___ DATASET EXTRACT ___
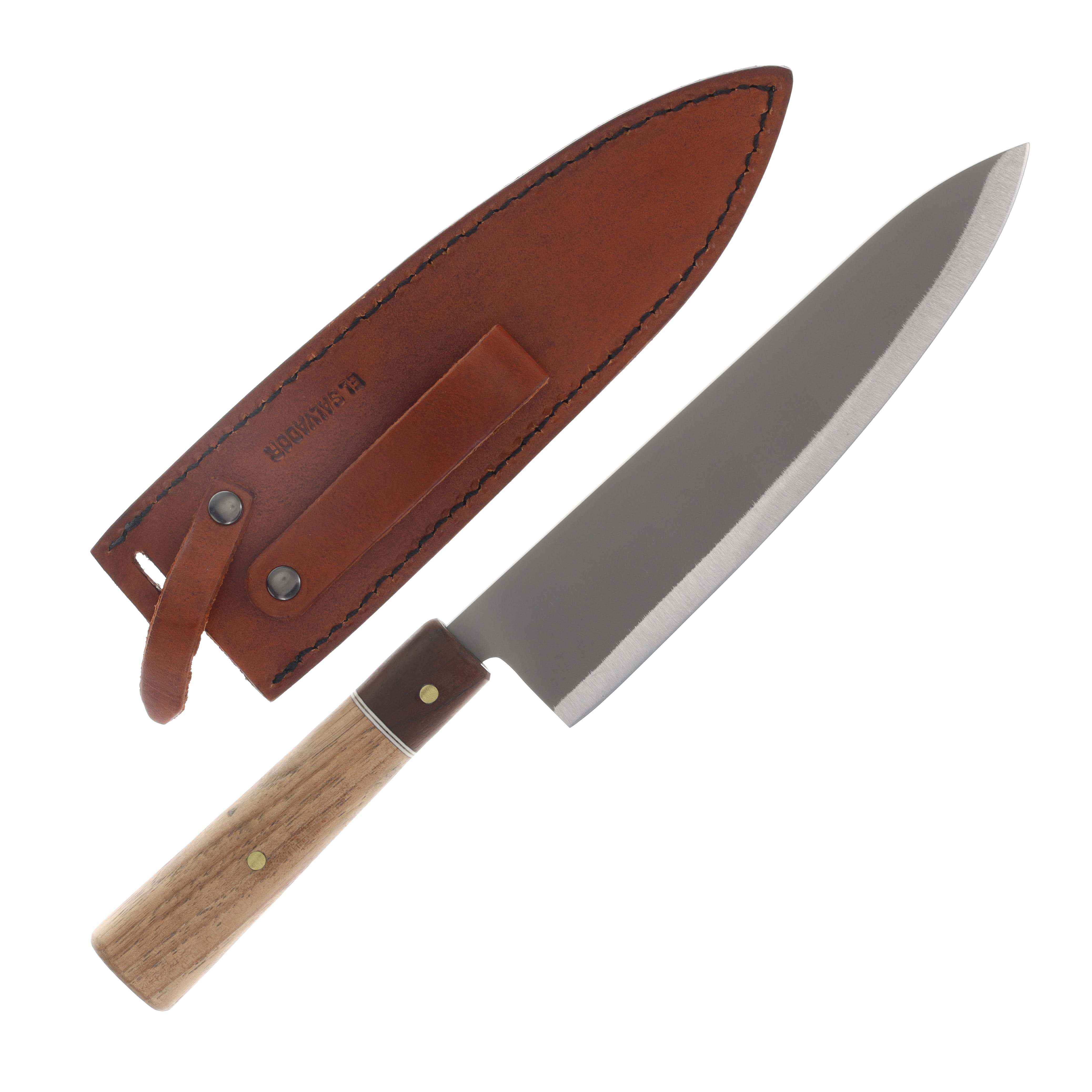 Condor Tool and Knife Kondoru Gyuto Hickory-Walnut 7.8in Satin Blade CTK500278 View 2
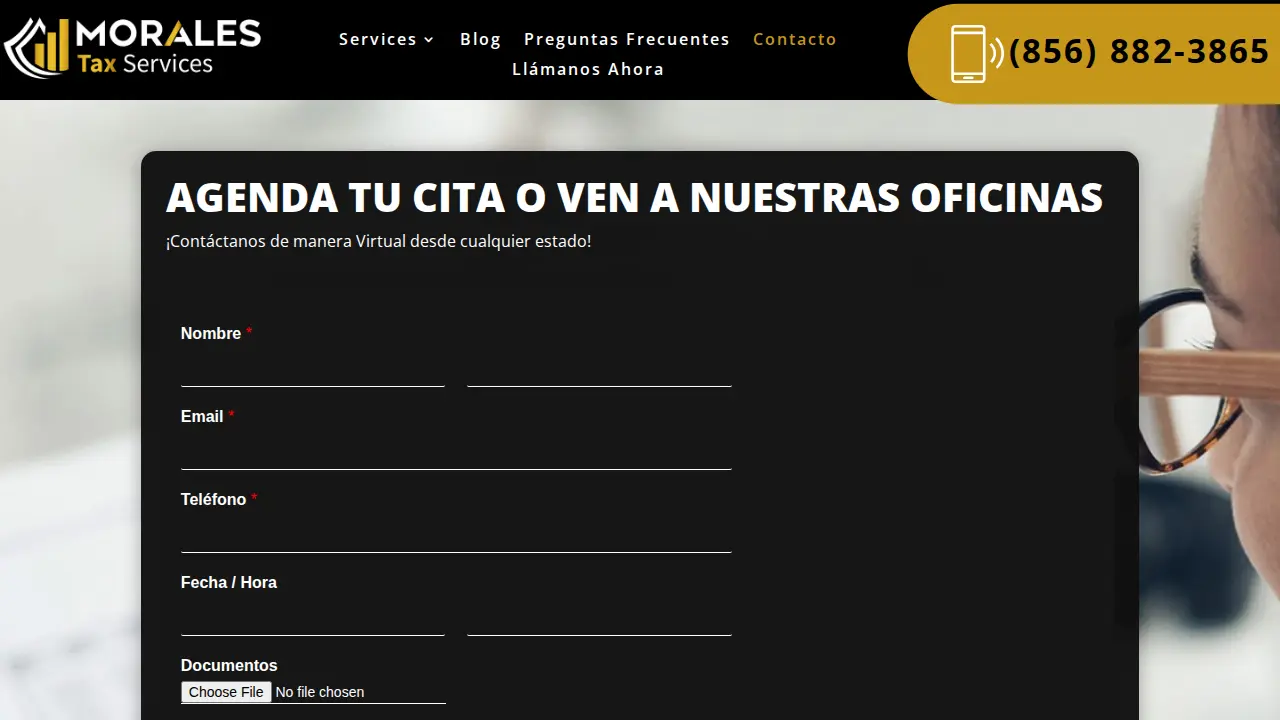 Morales Tax Services page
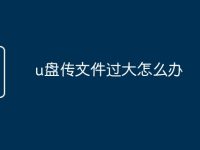 u盘传文件过大怎么办-路由网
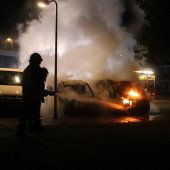 Diverse voertuigbranden Rederijkersplein Noordwijk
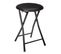 Lot De 2 Tabourets Pliants En Pvc - Noir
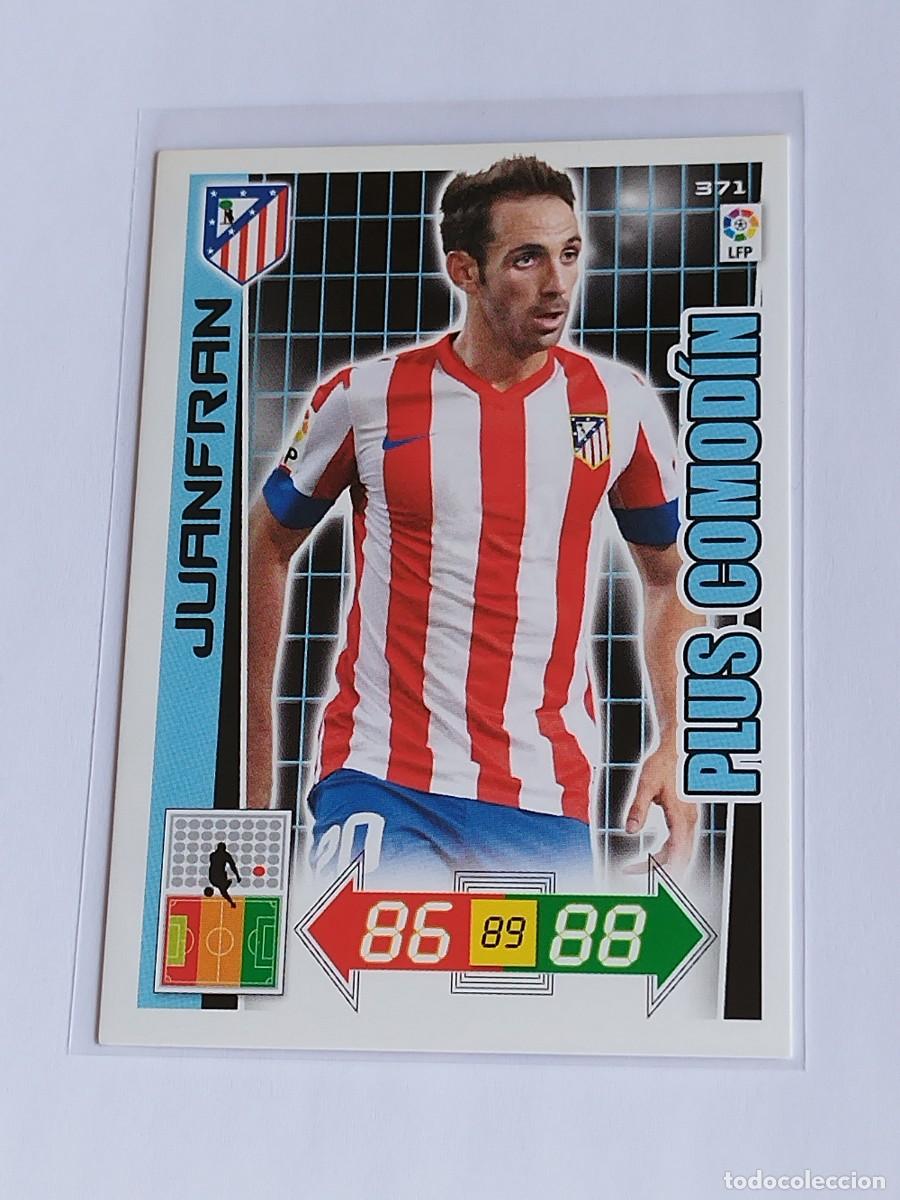 Cromos de F&uacute;tbol: JUANFRAN PLUS COMOD&Iacute;N #371 ATL&Eacute;TICO MADRID - ADRENALYN XL LA LIGA BBVA 2012 2013 - PANINI 12 13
___
Copy out the text of each item above character for character, leaving out the pictures.

**ANSWER AREA**
 Condor Tool and Knife Kondoru Gyuto Hickory-Walnut 7.8in Satin Blade CTK500278 View 2
 Morales Tax Services page
 u盘传文件过大怎么办-路由网
 Diverse voertuigbranden Rederijkersplein Noordwijk
 Lot De 2 Tabourets Pliants En Pvc - Noir
 Cromos de F&uacute;tbol: JUANFRAN PLUS COMOD&Iacute;N #371 ATL&Eacute;TICO MADRID - ADRENALYN XL LA LIGA BBVA 2012 2013 - PANINI 12 13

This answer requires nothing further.